*** Records for this task
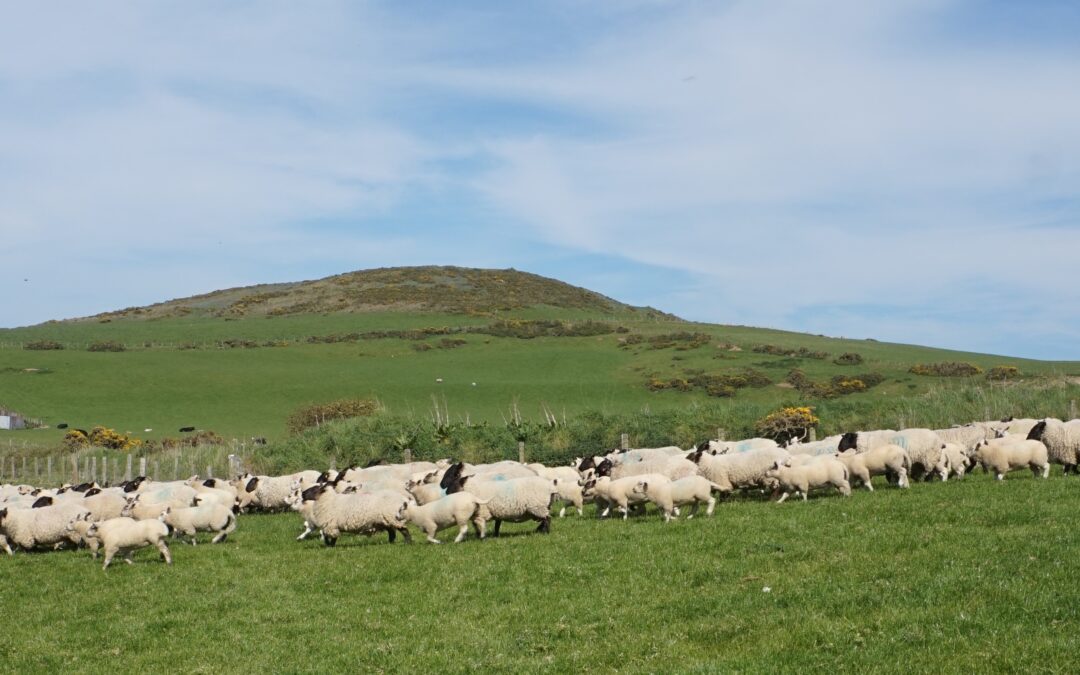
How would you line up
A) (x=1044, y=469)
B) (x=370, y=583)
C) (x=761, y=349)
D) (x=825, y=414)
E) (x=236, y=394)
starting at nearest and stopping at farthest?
(x=370, y=583) < (x=1044, y=469) < (x=825, y=414) < (x=236, y=394) < (x=761, y=349)

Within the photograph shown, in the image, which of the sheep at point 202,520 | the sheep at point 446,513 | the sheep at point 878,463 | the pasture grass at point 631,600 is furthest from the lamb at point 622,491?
the sheep at point 202,520

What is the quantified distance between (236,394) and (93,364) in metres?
19.1

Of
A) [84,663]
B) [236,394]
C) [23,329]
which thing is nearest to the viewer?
[84,663]

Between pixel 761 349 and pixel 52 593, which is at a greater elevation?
pixel 761 349

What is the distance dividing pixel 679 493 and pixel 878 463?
5000 millimetres

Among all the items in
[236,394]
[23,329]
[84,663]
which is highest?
[23,329]

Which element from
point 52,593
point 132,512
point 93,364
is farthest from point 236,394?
point 52,593

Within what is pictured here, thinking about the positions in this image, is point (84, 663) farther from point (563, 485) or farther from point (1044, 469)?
point (1044, 469)

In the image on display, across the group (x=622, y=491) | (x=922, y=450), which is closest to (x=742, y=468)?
(x=622, y=491)

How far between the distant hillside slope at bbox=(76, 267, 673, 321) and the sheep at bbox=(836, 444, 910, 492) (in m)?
102

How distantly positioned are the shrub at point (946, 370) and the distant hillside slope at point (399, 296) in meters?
61.8

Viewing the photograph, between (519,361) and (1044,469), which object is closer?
(1044,469)

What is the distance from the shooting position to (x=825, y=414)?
44250 mm

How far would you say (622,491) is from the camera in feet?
69.3
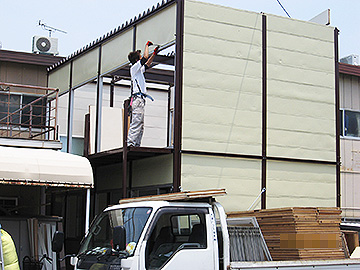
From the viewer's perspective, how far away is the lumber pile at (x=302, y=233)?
27.3 feet

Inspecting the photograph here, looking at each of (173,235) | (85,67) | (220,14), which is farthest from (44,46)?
(173,235)

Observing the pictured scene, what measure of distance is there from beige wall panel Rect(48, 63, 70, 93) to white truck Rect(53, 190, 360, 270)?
31.8 feet

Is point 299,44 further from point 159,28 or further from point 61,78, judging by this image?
point 61,78

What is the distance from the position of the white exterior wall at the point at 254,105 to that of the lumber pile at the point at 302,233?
352 centimetres

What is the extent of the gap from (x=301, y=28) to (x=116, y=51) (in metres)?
4.56

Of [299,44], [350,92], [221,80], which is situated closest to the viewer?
[221,80]

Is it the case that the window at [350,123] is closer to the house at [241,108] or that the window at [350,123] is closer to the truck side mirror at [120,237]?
the house at [241,108]

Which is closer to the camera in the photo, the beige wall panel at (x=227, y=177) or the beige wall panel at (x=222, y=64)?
the beige wall panel at (x=227, y=177)

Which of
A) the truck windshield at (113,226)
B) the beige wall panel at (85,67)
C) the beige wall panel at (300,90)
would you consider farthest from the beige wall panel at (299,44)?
the truck windshield at (113,226)

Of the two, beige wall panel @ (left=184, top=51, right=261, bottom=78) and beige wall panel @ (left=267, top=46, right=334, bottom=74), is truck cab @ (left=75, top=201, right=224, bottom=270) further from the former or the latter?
beige wall panel @ (left=267, top=46, right=334, bottom=74)

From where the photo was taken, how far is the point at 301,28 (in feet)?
44.5

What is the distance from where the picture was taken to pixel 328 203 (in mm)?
13398

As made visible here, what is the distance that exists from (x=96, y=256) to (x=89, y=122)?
8337 mm

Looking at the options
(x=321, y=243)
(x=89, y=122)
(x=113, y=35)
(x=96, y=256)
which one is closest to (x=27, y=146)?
(x=89, y=122)
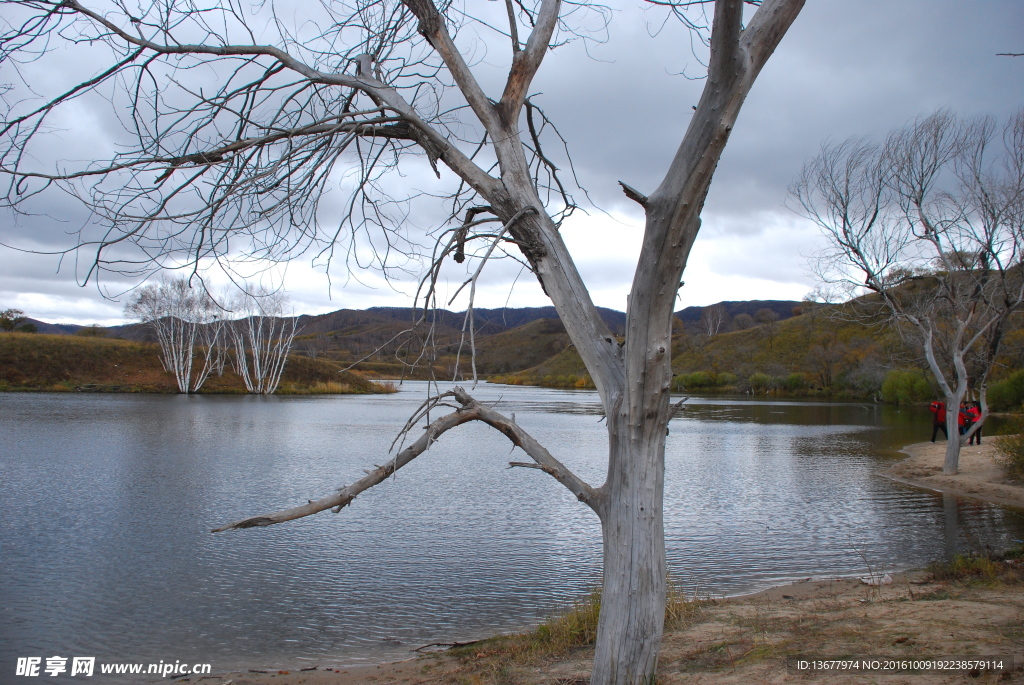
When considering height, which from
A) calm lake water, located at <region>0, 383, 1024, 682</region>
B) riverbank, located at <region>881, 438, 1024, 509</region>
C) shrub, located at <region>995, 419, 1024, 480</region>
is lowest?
calm lake water, located at <region>0, 383, 1024, 682</region>

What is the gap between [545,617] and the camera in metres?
7.16

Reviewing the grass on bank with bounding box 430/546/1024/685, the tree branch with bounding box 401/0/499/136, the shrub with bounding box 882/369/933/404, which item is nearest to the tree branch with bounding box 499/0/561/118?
the tree branch with bounding box 401/0/499/136

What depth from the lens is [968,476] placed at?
16.4 meters

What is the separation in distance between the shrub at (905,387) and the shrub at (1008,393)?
29.3ft

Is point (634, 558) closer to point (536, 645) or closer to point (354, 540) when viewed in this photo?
point (536, 645)

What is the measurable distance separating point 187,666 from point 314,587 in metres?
2.34

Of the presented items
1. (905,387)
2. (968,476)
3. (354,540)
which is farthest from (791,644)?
(905,387)

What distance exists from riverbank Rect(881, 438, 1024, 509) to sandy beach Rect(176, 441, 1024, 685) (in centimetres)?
801

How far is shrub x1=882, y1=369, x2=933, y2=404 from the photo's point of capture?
157 feet

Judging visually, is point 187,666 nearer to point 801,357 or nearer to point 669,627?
point 669,627

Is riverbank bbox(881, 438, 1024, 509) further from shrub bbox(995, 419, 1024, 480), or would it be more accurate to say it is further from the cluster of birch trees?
the cluster of birch trees

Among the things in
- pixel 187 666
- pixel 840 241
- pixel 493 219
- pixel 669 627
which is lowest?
pixel 187 666

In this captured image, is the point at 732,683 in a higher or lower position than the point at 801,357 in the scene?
lower

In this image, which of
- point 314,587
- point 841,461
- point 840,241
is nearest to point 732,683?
point 314,587
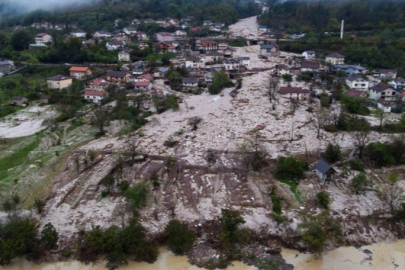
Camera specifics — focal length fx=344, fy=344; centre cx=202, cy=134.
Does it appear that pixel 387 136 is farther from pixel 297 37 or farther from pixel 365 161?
pixel 297 37

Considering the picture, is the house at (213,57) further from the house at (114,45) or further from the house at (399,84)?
the house at (399,84)

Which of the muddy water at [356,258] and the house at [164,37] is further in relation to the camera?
the house at [164,37]

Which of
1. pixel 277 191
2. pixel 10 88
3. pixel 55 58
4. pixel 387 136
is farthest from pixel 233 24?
pixel 277 191

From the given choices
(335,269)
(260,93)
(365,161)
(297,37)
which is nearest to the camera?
(335,269)

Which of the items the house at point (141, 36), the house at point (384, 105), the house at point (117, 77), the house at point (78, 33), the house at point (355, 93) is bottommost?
the house at point (384, 105)

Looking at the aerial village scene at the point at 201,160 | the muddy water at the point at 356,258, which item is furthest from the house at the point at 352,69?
the muddy water at the point at 356,258

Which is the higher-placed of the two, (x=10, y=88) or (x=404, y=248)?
(x=10, y=88)

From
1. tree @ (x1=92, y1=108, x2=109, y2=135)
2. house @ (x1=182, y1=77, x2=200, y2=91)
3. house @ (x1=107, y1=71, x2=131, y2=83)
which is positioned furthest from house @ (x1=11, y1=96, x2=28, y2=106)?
house @ (x1=182, y1=77, x2=200, y2=91)

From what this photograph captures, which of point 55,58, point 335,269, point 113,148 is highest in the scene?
point 55,58
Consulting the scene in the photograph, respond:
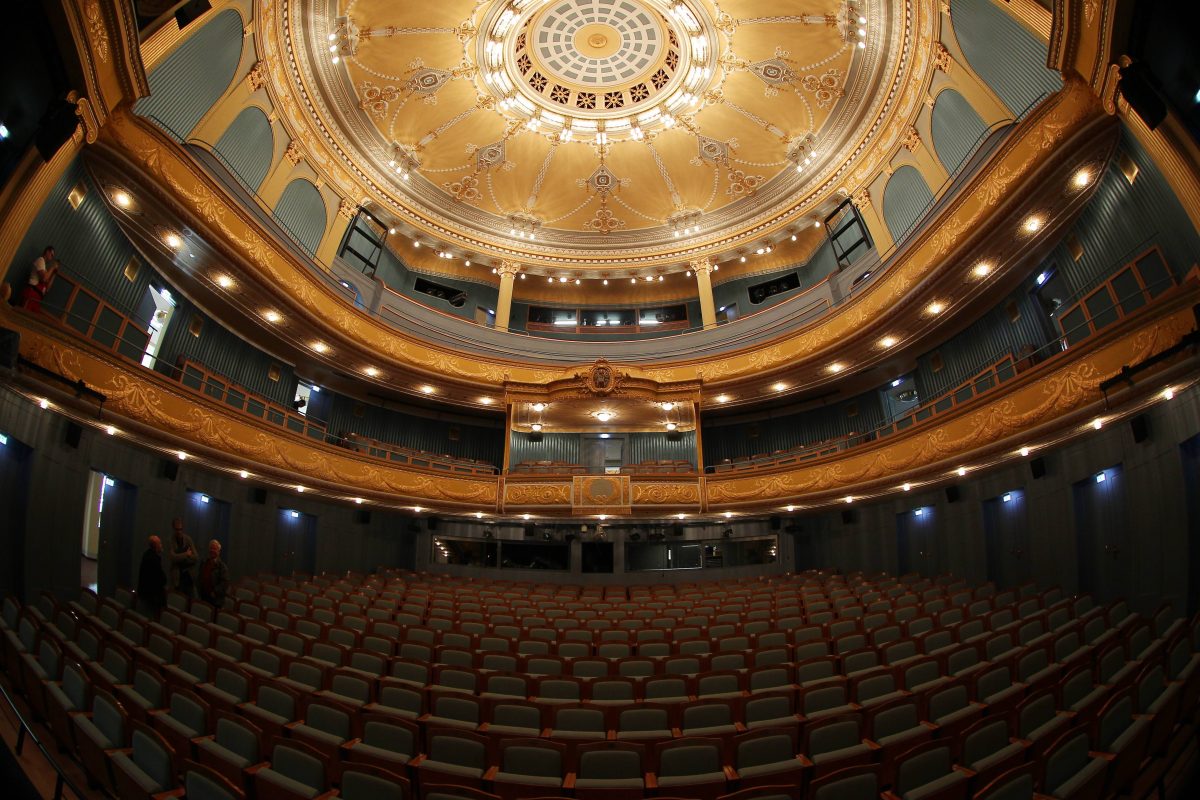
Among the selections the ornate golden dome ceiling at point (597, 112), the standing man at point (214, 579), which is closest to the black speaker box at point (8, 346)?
the standing man at point (214, 579)


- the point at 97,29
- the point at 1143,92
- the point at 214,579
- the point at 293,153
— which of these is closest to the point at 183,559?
the point at 214,579

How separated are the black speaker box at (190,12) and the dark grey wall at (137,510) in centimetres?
633

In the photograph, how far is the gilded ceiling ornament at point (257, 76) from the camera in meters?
12.1

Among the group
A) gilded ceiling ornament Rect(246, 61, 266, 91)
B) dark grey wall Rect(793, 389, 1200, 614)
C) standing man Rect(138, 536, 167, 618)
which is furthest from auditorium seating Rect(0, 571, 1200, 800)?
gilded ceiling ornament Rect(246, 61, 266, 91)

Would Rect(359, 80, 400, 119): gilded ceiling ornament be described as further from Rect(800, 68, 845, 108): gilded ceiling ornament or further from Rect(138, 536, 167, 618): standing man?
Rect(138, 536, 167, 618): standing man

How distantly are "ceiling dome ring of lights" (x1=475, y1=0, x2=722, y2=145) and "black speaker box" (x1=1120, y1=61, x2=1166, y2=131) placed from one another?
38.9 ft

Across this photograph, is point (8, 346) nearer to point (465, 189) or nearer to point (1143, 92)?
point (1143, 92)

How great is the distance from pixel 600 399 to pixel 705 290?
6.74m

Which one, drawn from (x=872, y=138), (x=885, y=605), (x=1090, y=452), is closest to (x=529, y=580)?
(x=885, y=605)

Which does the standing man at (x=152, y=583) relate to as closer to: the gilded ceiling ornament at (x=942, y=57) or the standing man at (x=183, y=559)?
the standing man at (x=183, y=559)

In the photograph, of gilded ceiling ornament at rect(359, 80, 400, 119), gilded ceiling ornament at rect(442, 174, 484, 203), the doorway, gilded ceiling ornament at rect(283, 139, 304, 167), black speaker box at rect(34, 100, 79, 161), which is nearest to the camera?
black speaker box at rect(34, 100, 79, 161)

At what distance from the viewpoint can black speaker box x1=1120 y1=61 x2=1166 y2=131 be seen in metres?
5.24

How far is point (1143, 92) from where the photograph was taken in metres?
5.29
******
▶ **What to do**
Write out, word for word, the line containing "How distantly are" and every line after it to the end of the data above.

▶ **Final answer**
How distantly are "ceiling dome ring of lights" (x1=475, y1=0, x2=722, y2=145) and "black speaker box" (x1=1120, y1=61, x2=1166, y2=131) placed from one another?
38.9 ft

Across this photograph, is point (8, 346) nearer to point (465, 189) or nearer to point (1143, 92)?
point (1143, 92)

How great is the distance from pixel 600 399 to pixel 705 290?
6.74m

Which one, drawn from (x=872, y=138), (x=885, y=605), (x=1090, y=452), is closest to (x=529, y=580)?
(x=885, y=605)

Which does the standing man at (x=152, y=583) relate to as closer to: the gilded ceiling ornament at (x=942, y=57) or the standing man at (x=183, y=559)?
the standing man at (x=183, y=559)

In the photograph, of gilded ceiling ornament at rect(359, 80, 400, 119), gilded ceiling ornament at rect(442, 174, 484, 203), the doorway, gilded ceiling ornament at rect(283, 139, 304, 167), black speaker box at rect(34, 100, 79, 161), which is nearest to the camera?
black speaker box at rect(34, 100, 79, 161)

At what distance from the viewpoint can black speaker box x1=1120 y1=61 x2=1166 y2=131 be seen in metres?
5.24

How far is point (1143, 92) from where the photograph was taken in metres?
5.29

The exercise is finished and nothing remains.